Behavioral changes can reduce the transmission of COVID-19 on airplanes. The CDC now requires wearing a mask and remaining at least six feet from others to prevent the spread of COVID-19 when traveling.

Airlines also tried to reduce the spread of COVID-19 by enforcing mandatory temperature tests, boarding procedures that limit direct contact between passengers, and enhanced cleaning protocols to disinfect seats and public spaces before flights.

Limiting COVID-19 exposure on airplanes plays an essential role in slowing the virus’s global spread. Air travel brings infected people to new regions, including hotspots struggling to control outbreaks and facing hospital space shortages.

The FAA regulates airline and aircraft safety measures, but FAA administrator Steve Dickson has refused to implement mask mandates or other COVID-19 prevention measures, saying that the FAA is “not a public health agency.” To date, the FAA has worked with the CDC to issue guidance for crewmember health monitoring but has not issued federal requirements for COVID-19 prevention measures.

Last year, the CDC attempted to institute a mask mandate for “all forms of public and commercial transportation.” The Trump Administration’s coronavirus task force, however, reportedly blocked the CDC’s draft order, which would have required both passengers and transportation employees to wear masks.

Instead, U.S.-based airlines developed a piecemeal self-regulatory framework. In May, many major U.S. airlines began requiring passengers to wear masks while on aircrafts. Some also detailed plans to block off middle seats to promote social distancing. Several major U.S. airlines have since abandoned their socially distant seating policies but have maintained mask-wearing requirements.

This self-regulatory scheme yielded uneven and unpredictable enforcement. FAA regulations allow airlines to penalize passengers “interfering with the duties of a crewmember,” and some airlines denied passengers their seat for refusing to wear a mask.

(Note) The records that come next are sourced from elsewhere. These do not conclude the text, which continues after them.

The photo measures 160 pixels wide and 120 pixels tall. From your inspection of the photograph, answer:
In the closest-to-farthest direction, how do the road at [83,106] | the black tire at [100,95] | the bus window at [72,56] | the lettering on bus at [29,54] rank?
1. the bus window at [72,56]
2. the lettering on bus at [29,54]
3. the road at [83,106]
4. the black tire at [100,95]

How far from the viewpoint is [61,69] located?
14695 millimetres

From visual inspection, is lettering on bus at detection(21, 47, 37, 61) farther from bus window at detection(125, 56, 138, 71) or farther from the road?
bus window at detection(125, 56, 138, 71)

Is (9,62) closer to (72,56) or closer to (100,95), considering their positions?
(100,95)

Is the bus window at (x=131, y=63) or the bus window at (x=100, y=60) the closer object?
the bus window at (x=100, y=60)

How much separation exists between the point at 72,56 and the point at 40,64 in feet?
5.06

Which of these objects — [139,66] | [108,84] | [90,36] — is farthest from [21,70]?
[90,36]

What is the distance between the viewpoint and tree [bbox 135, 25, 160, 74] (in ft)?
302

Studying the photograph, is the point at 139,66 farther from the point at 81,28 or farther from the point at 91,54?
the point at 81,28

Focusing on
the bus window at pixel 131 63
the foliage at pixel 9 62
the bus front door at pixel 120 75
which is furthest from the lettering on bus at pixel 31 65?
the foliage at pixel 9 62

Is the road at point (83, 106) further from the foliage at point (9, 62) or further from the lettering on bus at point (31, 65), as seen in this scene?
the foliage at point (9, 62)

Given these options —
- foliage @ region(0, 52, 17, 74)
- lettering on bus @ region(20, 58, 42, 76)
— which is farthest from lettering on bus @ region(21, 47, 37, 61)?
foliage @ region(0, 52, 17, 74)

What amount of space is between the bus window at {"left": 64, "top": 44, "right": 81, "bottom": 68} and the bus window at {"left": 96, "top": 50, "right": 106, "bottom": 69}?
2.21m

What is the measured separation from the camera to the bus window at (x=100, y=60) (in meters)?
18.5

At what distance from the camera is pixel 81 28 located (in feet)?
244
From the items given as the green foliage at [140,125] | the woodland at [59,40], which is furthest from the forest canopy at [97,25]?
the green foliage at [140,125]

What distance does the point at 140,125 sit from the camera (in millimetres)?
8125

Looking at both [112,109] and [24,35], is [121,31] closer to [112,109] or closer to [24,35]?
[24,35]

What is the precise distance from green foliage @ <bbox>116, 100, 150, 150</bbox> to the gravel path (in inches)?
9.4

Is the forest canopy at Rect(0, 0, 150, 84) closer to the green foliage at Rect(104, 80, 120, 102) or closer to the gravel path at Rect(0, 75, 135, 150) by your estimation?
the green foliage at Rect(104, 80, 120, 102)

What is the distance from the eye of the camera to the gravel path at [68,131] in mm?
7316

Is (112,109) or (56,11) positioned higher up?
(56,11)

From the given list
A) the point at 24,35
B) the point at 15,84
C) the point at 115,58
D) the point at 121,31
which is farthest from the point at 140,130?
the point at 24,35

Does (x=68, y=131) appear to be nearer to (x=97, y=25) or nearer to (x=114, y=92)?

Other passengers saw aircraft crews blatantly ignoring maskless fellow passengers.

FAA began strengthening its power to punish unruly passengers one week before President Biden’s inauguration. FAA cited “troubling incidents” of Trump supporters in connection with the D.C. riot in early January, during which passengers reportedly threatened to assault crewmembers and disobeyed their requests to wear masks. FAA announced that instead of addressing these cases with “warnings or counseling,” it would now “pursue legal enforcement action.”

Tess Wilkinson-Ryan, a professor of law and psychology at the University of Pennsylvania, has explained that people are often poor risk assessors but not chaotic decision-makers. When given structured, clear rules, people can make better, safer choices. Wilkinson-Ryan argues that, when rules are unevenly applied or confusing, people should focus on creating explicit directives from regulatory agencies, and save social shaming for passengers flouting clear rules.

One of regulation’s most vital roles is ensuring that people can use transportation infrastructure reliably. To make important decisions, such as whether to travel during a global pandemic, people must be able to know what safety precautions airlines are taking. Uneven, unenforced public health rules put passengers in unsafe, uncomfortable positions.

President Biden’s commitment to enforcing mask usage may usher in a new age of regulatory clarity. In a pandemic, regulatory strength not only helps individuals make decisions, but it can also save lives.